**What is required**
Please copy out every line of text from the records below word for word, leaving the pictures out of your answer.

**Dataset records**
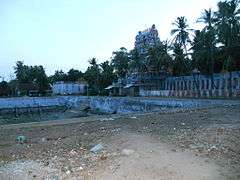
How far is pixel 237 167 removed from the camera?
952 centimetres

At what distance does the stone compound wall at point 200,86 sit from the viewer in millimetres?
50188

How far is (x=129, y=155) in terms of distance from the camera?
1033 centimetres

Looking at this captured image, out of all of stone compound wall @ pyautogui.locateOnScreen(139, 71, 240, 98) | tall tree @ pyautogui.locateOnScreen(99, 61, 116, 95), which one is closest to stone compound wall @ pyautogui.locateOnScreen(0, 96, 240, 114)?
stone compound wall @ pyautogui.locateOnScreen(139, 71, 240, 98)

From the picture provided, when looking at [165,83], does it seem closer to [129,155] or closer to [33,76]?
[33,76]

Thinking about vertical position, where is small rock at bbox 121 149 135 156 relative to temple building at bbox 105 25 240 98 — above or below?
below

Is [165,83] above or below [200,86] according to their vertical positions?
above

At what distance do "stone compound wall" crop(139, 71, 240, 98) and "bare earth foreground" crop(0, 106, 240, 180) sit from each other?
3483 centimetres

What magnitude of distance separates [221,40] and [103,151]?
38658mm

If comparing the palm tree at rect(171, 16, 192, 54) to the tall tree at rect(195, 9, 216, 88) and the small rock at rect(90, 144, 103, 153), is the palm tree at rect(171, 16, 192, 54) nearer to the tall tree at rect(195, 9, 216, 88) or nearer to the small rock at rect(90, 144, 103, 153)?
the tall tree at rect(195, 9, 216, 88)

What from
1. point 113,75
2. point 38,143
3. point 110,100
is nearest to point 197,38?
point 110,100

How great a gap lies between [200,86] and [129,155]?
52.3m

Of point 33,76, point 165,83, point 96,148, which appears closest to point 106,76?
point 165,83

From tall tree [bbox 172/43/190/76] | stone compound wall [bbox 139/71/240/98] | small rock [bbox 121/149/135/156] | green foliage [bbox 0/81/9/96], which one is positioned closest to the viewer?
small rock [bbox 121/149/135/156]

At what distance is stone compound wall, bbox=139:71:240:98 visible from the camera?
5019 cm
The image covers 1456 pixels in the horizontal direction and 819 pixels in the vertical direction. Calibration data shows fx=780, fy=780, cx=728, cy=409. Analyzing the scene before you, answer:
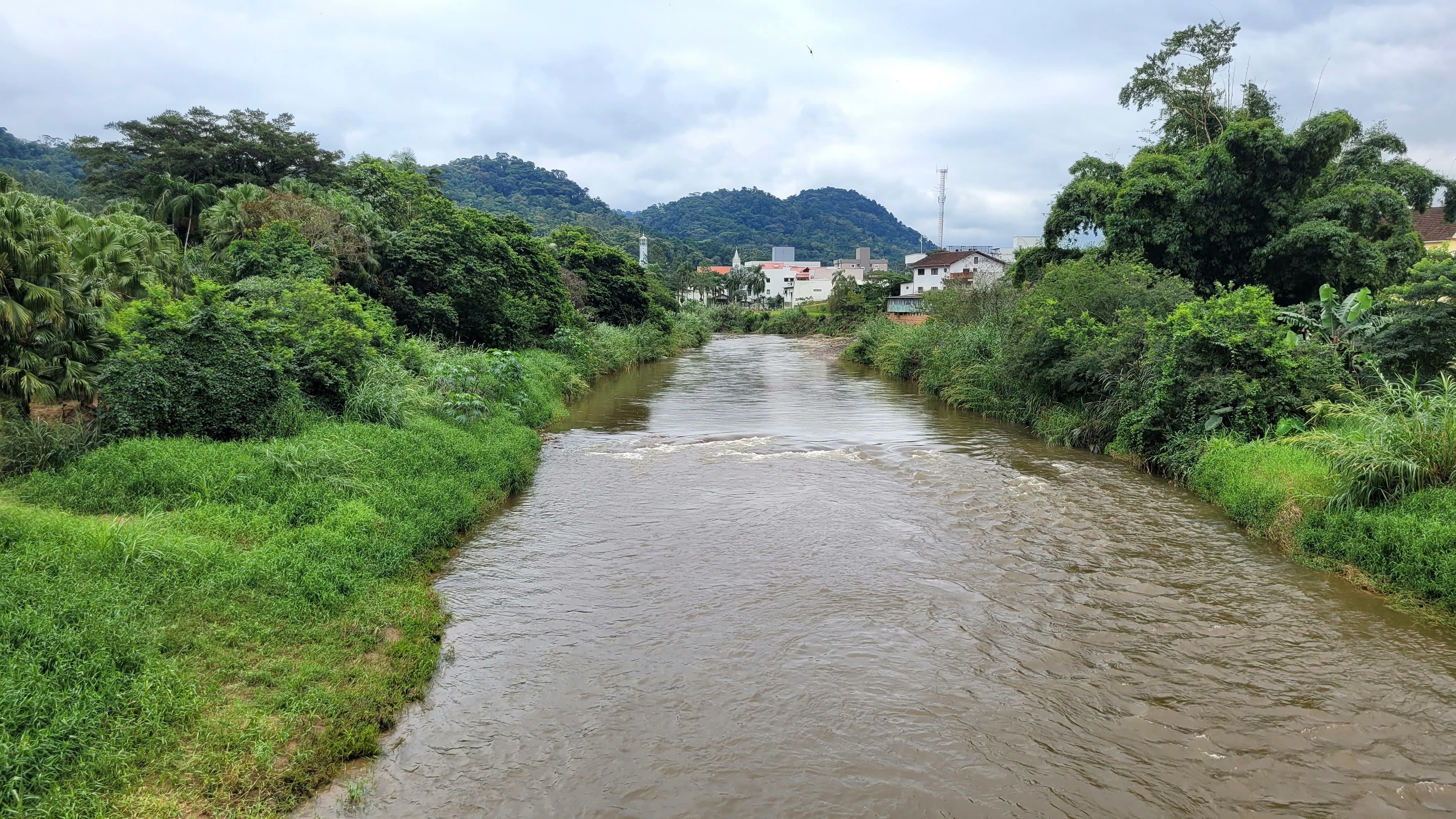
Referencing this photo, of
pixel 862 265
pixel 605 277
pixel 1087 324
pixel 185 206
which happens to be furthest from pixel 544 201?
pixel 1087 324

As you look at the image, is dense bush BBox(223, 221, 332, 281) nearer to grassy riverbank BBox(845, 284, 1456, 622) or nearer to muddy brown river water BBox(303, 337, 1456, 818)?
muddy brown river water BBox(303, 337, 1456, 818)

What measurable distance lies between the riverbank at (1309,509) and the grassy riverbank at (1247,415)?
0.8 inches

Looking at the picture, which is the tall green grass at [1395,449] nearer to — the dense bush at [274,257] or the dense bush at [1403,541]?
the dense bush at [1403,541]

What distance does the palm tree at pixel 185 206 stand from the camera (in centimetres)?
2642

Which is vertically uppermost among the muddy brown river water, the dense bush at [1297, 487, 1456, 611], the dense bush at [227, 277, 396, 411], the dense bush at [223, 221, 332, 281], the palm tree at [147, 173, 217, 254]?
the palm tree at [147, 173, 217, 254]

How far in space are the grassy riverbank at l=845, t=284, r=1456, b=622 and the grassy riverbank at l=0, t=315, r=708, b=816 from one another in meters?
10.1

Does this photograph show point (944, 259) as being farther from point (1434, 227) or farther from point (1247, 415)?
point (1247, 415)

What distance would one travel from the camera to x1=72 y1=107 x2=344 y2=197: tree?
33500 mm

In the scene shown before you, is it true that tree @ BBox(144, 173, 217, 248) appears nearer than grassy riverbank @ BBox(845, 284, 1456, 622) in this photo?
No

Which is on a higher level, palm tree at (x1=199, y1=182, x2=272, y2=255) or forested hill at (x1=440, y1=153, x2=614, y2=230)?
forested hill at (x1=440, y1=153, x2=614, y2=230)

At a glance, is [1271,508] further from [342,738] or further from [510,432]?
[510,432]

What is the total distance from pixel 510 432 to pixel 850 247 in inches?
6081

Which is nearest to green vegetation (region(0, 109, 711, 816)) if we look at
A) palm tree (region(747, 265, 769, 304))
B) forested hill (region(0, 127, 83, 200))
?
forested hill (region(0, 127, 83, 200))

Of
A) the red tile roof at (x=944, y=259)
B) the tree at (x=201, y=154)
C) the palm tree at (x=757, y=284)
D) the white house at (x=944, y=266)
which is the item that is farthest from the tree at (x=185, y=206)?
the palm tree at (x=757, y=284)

**Final answer**
How far is pixel 237 167 removed from the camera?
952 centimetres

At what distance does the stone compound wall at point 200,86 sit from the viewer in millimetres?
50188

How far is (x=129, y=155) in terms of distance from the camera?
1033 centimetres

Looking at this captured image, out of all of stone compound wall @ pyautogui.locateOnScreen(139, 71, 240, 98) | tall tree @ pyautogui.locateOnScreen(99, 61, 116, 95), which one is closest to stone compound wall @ pyautogui.locateOnScreen(0, 96, 240, 114)?
stone compound wall @ pyautogui.locateOnScreen(139, 71, 240, 98)

From the picture provided, when looking at [165,83], does it seem closer to [129,155] or closer to [33,76]?
[33,76]

Thinking about vertical position, where is small rock at bbox 121 149 135 156 relative to temple building at bbox 105 25 240 98 — above or below?
below

Is [165,83] above or below [200,86] according to their vertical positions?
above

At what distance do "stone compound wall" crop(139, 71, 240, 98) and "bare earth foreground" crop(0, 106, 240, 180) sit from each other?
3483 centimetres

What magnitude of distance separates [221,40] and [103,151]?
38658mm

If comparing the palm tree at rect(171, 16, 192, 54) to the tall tree at rect(195, 9, 216, 88) and the small rock at rect(90, 144, 103, 153), is the palm tree at rect(171, 16, 192, 54) nearer to the tall tree at rect(195, 9, 216, 88) or nearer to the small rock at rect(90, 144, 103, 153)?
the tall tree at rect(195, 9, 216, 88)

What from
1. point 113,75
2. point 38,143
3. point 110,100
is nearest to point 197,38?
point 110,100

How great a gap lies between [200,86] and [129,155]?
52.3m

Of point 33,76, point 165,83, point 96,148, which appears closest to point 106,76?
point 165,83

From tall tree [bbox 172/43/190/76] | stone compound wall [bbox 139/71/240/98] | small rock [bbox 121/149/135/156] | green foliage [bbox 0/81/9/96], which one is positioned closest to the viewer?
small rock [bbox 121/149/135/156]

At what distance is stone compound wall, bbox=139:71:240:98 visible from the camera?
5019 cm
The image covers 1456 pixels in the horizontal direction and 819 pixels in the vertical direction. Calibration data shows fx=780, fy=780, cx=728, cy=409. Analyzing the scene before you, answer:
Referencing this photo, of
pixel 862 265
pixel 605 277
pixel 1087 324
pixel 185 206
which happens to be furthest from pixel 544 201?
pixel 1087 324

As you look at the image, is dense bush BBox(223, 221, 332, 281) nearer to grassy riverbank BBox(845, 284, 1456, 622) or nearer to muddy brown river water BBox(303, 337, 1456, 818)?
muddy brown river water BBox(303, 337, 1456, 818)

What measurable distance lies between the riverbank at (1309,509) and the grassy riverbank at (1247,415)?
0.8 inches

Looking at the picture, which is the tall green grass at [1395,449] nearer to — the dense bush at [274,257] or the dense bush at [1403,541]?
the dense bush at [1403,541]

What distance does the palm tree at pixel 185 206 stand from the camera (in centimetres)?
2642

Which is vertically uppermost among the muddy brown river water, the dense bush at [1297, 487, 1456, 611], the dense bush at [227, 277, 396, 411], the dense bush at [223, 221, 332, 281], the palm tree at [147, 173, 217, 254]?
the palm tree at [147, 173, 217, 254]

How far in space are the grassy riverbank at l=845, t=284, r=1456, b=622 and the grassy riverbank at l=0, t=315, r=708, b=816 from one another in meters?
10.1

Does this photograph show point (944, 259) as being farther from point (1434, 227) or farther from point (1247, 415)?
point (1247, 415)

What distance would one travel from the camera to x1=72 y1=107 x2=344 y2=197: tree?
33500 mm

In the scene shown before you, is it true that tree @ BBox(144, 173, 217, 248) appears nearer than grassy riverbank @ BBox(845, 284, 1456, 622) in this photo?
No

Which is on a higher level, palm tree at (x1=199, y1=182, x2=272, y2=255) or forested hill at (x1=440, y1=153, x2=614, y2=230)?
forested hill at (x1=440, y1=153, x2=614, y2=230)

At a glance, is [1271,508] further from [342,738] or further from [510,432]?
[510,432]

What is the total distance from pixel 510 432 to pixel 850 247 in inches?
6081

Which is nearest to green vegetation (region(0, 109, 711, 816)) if we look at
A) palm tree (region(747, 265, 769, 304))
B) forested hill (region(0, 127, 83, 200))
?
forested hill (region(0, 127, 83, 200))

Of
A) the red tile roof at (x=944, y=259)
B) the tree at (x=201, y=154)
C) the palm tree at (x=757, y=284)
D) the white house at (x=944, y=266)
which is the item that is farthest from the tree at (x=185, y=206)?
the palm tree at (x=757, y=284)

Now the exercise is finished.